> **WHAT TO WORK ON**: Leave the pictures out and restate each entry below word for word.

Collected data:
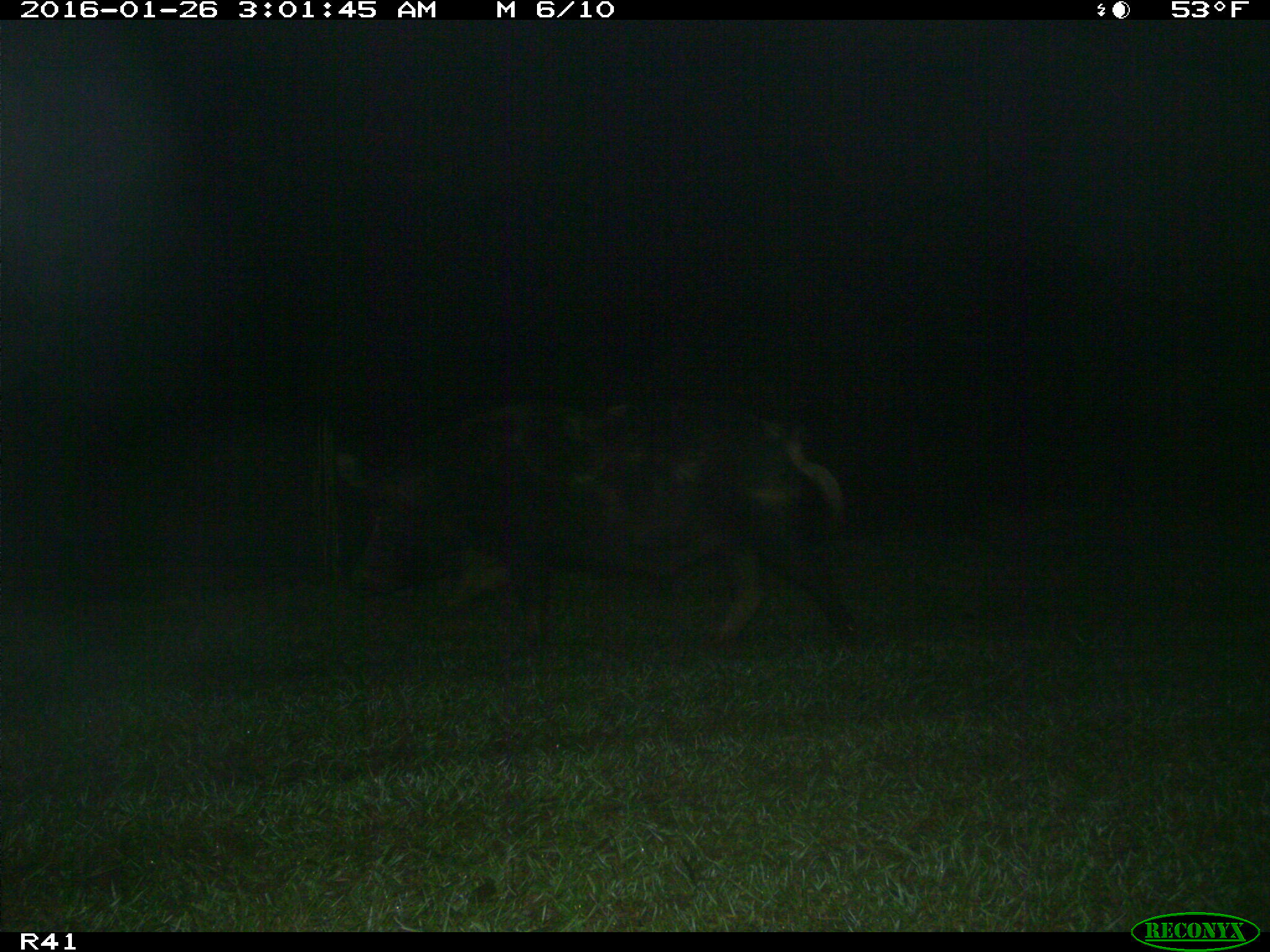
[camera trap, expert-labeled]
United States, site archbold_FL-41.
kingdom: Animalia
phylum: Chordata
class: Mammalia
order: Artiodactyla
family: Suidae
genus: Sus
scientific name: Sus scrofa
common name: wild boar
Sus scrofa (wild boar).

> **SOLUTION TO THIS TASK**:
[camera trap, expert-labeled]
United States, site archbold_FL-41.
kingdom: Animalia
phylum: Chordata
class: Mammalia
order: Artiodactyla
family: Suidae
genus: Sus
scientific name: Sus scrofa
common name: wild boar
Sus scrofa (wild boar).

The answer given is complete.